Written task
Restate the data word for word and leave the images out.
## BEGIN
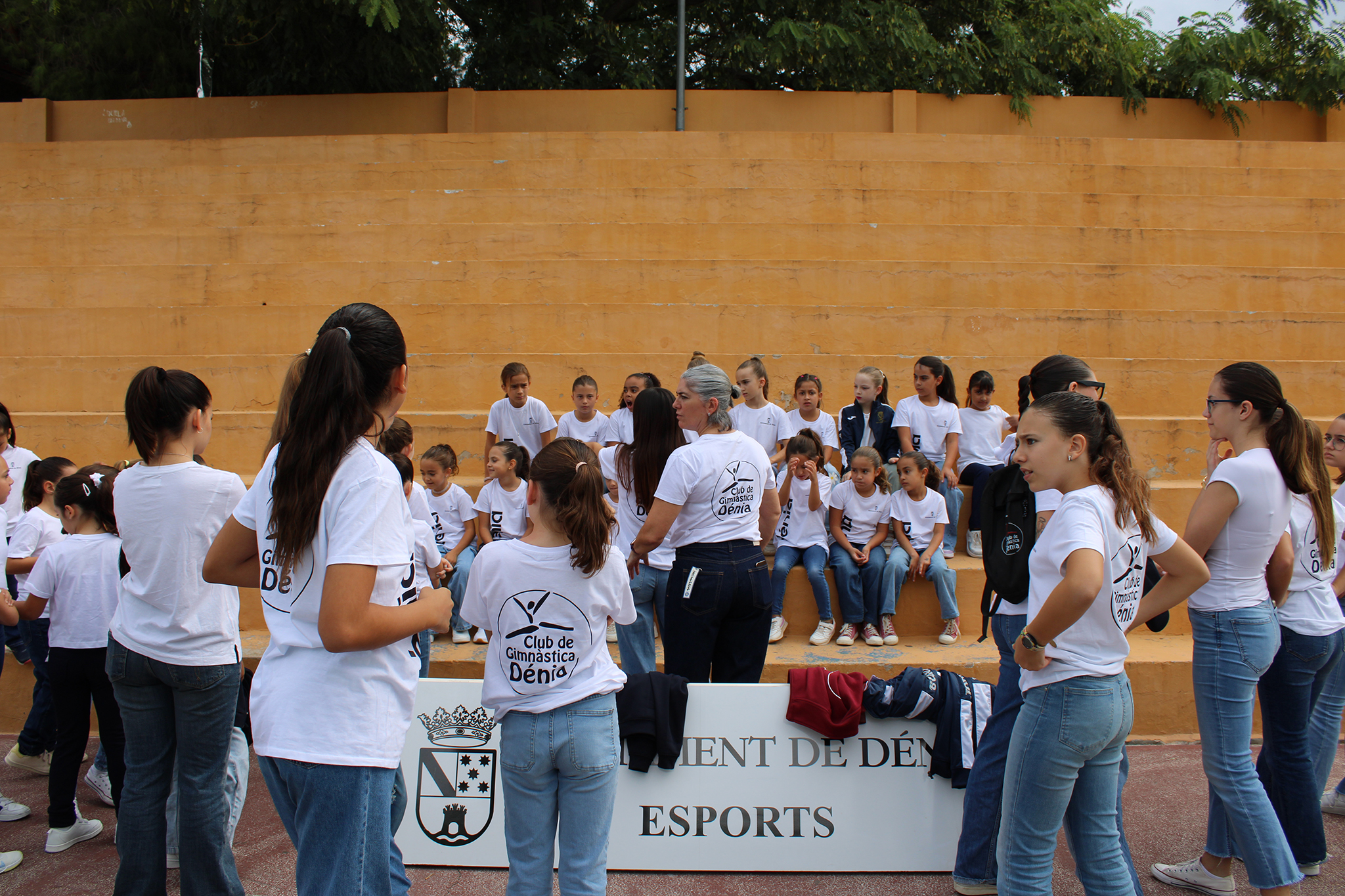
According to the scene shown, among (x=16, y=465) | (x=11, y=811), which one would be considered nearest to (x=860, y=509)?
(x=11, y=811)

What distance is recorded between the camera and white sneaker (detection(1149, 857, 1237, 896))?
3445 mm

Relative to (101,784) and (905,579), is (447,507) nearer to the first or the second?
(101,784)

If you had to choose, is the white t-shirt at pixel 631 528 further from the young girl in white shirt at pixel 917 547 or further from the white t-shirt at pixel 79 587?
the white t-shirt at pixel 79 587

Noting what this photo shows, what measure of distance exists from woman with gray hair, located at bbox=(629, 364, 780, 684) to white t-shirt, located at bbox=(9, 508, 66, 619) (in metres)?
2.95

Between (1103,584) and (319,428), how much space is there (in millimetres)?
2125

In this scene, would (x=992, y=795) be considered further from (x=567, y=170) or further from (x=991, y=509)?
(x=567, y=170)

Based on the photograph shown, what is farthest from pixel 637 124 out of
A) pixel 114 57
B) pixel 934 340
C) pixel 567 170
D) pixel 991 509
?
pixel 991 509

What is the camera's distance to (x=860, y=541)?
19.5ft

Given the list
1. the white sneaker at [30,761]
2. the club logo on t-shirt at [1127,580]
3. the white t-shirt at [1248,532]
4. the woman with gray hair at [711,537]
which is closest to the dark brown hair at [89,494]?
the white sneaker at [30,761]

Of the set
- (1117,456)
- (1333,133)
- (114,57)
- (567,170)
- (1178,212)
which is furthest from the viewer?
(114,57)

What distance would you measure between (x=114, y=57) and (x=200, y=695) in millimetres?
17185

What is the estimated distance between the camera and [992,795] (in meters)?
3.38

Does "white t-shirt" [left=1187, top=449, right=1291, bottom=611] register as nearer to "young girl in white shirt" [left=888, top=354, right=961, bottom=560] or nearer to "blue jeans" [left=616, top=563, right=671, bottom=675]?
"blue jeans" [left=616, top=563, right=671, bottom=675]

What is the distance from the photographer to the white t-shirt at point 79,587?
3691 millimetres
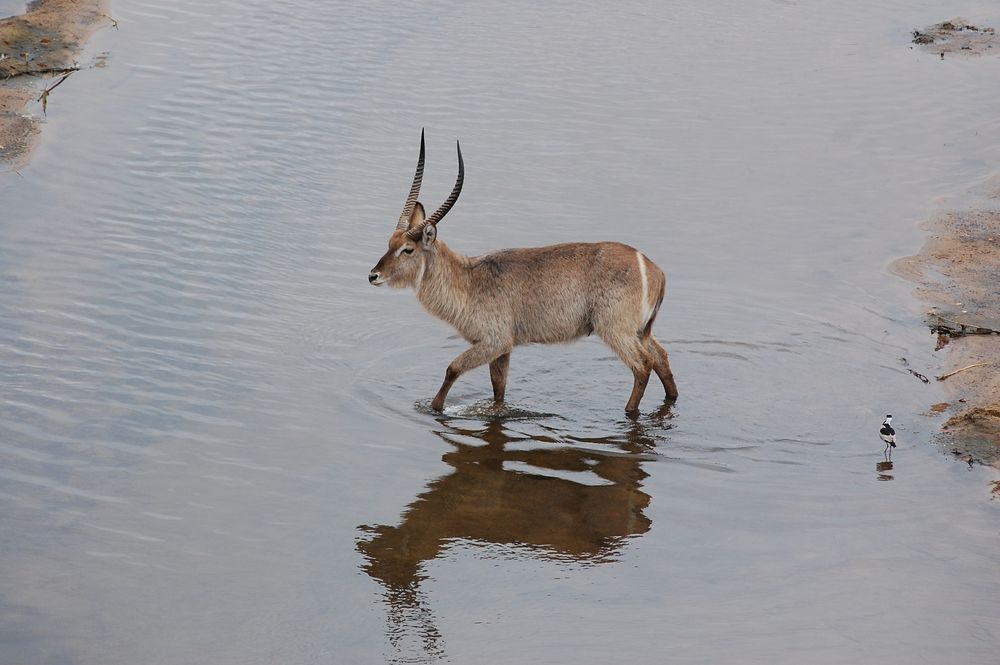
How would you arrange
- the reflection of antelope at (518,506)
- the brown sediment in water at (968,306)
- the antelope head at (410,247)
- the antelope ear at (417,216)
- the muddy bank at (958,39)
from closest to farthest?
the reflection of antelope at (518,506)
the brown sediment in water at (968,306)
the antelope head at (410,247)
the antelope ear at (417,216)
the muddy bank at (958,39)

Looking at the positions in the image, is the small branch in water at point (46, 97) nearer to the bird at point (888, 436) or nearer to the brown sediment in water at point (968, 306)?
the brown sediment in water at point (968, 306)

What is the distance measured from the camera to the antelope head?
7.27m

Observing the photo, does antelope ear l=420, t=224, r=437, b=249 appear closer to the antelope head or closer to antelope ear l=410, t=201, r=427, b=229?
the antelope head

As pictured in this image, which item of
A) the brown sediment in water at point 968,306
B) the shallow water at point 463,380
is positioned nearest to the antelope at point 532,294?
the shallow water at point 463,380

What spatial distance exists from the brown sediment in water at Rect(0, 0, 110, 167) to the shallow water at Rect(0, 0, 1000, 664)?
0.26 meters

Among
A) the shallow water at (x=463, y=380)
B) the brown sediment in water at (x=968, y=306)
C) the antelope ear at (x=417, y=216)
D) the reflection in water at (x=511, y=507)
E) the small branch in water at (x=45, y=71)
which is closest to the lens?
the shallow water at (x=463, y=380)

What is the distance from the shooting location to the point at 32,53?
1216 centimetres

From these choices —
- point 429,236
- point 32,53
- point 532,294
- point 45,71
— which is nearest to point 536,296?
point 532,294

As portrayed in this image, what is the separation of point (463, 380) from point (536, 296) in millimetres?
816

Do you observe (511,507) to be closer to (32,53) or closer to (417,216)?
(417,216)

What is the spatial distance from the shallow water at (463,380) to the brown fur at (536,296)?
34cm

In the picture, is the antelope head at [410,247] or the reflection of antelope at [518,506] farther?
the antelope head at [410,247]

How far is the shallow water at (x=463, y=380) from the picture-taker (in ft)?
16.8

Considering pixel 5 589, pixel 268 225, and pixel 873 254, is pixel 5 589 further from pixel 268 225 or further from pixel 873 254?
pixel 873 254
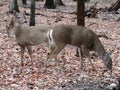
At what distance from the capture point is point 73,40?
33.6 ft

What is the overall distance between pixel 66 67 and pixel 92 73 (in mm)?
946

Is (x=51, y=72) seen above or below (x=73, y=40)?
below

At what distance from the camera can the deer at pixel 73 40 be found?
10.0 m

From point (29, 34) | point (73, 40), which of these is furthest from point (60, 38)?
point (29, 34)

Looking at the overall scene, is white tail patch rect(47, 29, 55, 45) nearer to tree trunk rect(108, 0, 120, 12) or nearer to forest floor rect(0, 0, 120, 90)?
## END
Task solution
According to the scene shown, among (x=16, y=465) | (x=11, y=811), which one would be considered nearest to (x=860, y=509)?
(x=11, y=811)

What distance is recorded between the camera and white sneaker (detection(1149, 857, 1237, 896))?
3445 mm

Relative to (101,784) and (905,579), is (447,507) nearer to the first or the second?
(101,784)

If you had to choose, is the white t-shirt at pixel 631 528 further from the young girl in white shirt at pixel 917 547 or further from the white t-shirt at pixel 79 587?
the white t-shirt at pixel 79 587

Noting what this photo shows, what measure of distance exists from woman with gray hair, located at bbox=(629, 364, 780, 684) to white t-shirt, located at bbox=(9, 508, 66, 619) (in metres)?
2.95

Between (1103,584) and (319,428), how much space is there (in millimetres)?
2125

In this scene, would (x=992, y=795) be considered further from (x=567, y=170) or further from (x=991, y=509)?
(x=567, y=170)

Based on the photograph shown, what is farthest from pixel 637 124 out of
A) pixel 114 57
B) pixel 934 340
C) pixel 567 170
D) pixel 991 509
?
pixel 991 509

What is the camera's distance to (x=860, y=541)?
19.5ft

Given the list
1. the white sneaker at [30,761]
2. the club logo on t-shirt at [1127,580]
3. the white t-shirt at [1248,532]
4. the woman with gray hair at [711,537]
which is closest to the dark brown hair at [89,494]?
the white sneaker at [30,761]

Of the set
- (1117,456)
- (1333,133)
- (114,57)
- (567,170)
- (1178,212)
which is furthest from the viewer?
(114,57)

What distance would you measure between (x=114, y=57) and (x=200, y=695) in millimetres?
17185

What is the estimated distance between the camera and [992,795] (in meters)?
3.38

Does "white t-shirt" [left=1187, top=449, right=1291, bottom=611] register as nearer to "young girl in white shirt" [left=888, top=354, right=961, bottom=560] or nearer to "blue jeans" [left=616, top=563, right=671, bottom=675]?
"blue jeans" [left=616, top=563, right=671, bottom=675]

What is the distance from the photographer to the white t-shirt at point 79,587?
3691 millimetres
How would you arrange
- the reflection of antelope at (518,506)
- the brown sediment in water at (968,306)
- the antelope head at (410,247)
- the antelope ear at (417,216)
- the muddy bank at (958,39)
from closest to farthest?
the reflection of antelope at (518,506)
the brown sediment in water at (968,306)
the antelope head at (410,247)
the antelope ear at (417,216)
the muddy bank at (958,39)

Looking at the positions in the image, is the small branch in water at point (46, 97) nearer to the bird at point (888, 436) or nearer to the brown sediment in water at point (968, 306)?
the brown sediment in water at point (968, 306)

What is the distance measured from the camera to the antelope head?
7.27m

Observing the photo, does antelope ear l=420, t=224, r=437, b=249 appear closer to the antelope head or closer to antelope ear l=410, t=201, r=427, b=229?
the antelope head

As pictured in this image, which item of
A) the brown sediment in water at point 968,306
B) the shallow water at point 463,380
is positioned nearest to the antelope at point 532,294?
the shallow water at point 463,380

What spatial distance exists from the brown sediment in water at Rect(0, 0, 110, 167) to the shallow water at Rect(0, 0, 1000, 664)?
0.26 meters

Among
A) the shallow water at (x=463, y=380)
B) the brown sediment in water at (x=968, y=306)
C) the antelope ear at (x=417, y=216)
D) the reflection in water at (x=511, y=507)
E) the small branch in water at (x=45, y=71)
which is closest to the lens?
the shallow water at (x=463, y=380)

What is the distance from the shooting location to the point at 32,53?
1216 centimetres

From these choices —
- point 429,236
- point 32,53
- point 532,294
- point 45,71
— which is nearest to point 536,296?
point 532,294

As portrayed in this image, what is the separation of point (463, 380) from point (536, 296) in millimetres?
816

Do you observe (511,507) to be closer to (32,53) or closer to (417,216)?
(417,216)

What is the spatial distance from the shallow water at (463,380) to the brown fur at (536,296)?
34cm

In the picture, is the antelope head at [410,247] or the reflection of antelope at [518,506] farther?
the antelope head at [410,247]

How far is the shallow water at (x=463, y=380) from the picture-taker (in ft)?
16.8

Considering pixel 5 589, pixel 268 225, and pixel 873 254, is pixel 5 589 further from pixel 268 225 or further from pixel 873 254?
pixel 873 254
At what distance from the capture point is point 73,40?
33.6 ft

What is the overall distance between pixel 66 67 and pixel 92 73 (in mm)?
946

Is (x=51, y=72) seen above or below (x=73, y=40)?
below

At what distance from the camera can the deer at pixel 73 40 be found?
10.0 m

From point (29, 34) | point (73, 40), which of these is furthest from point (60, 38)?
point (29, 34)

Looking at the overall scene, is white tail patch rect(47, 29, 55, 45) nearer to tree trunk rect(108, 0, 120, 12) or nearer to forest floor rect(0, 0, 120, 90)?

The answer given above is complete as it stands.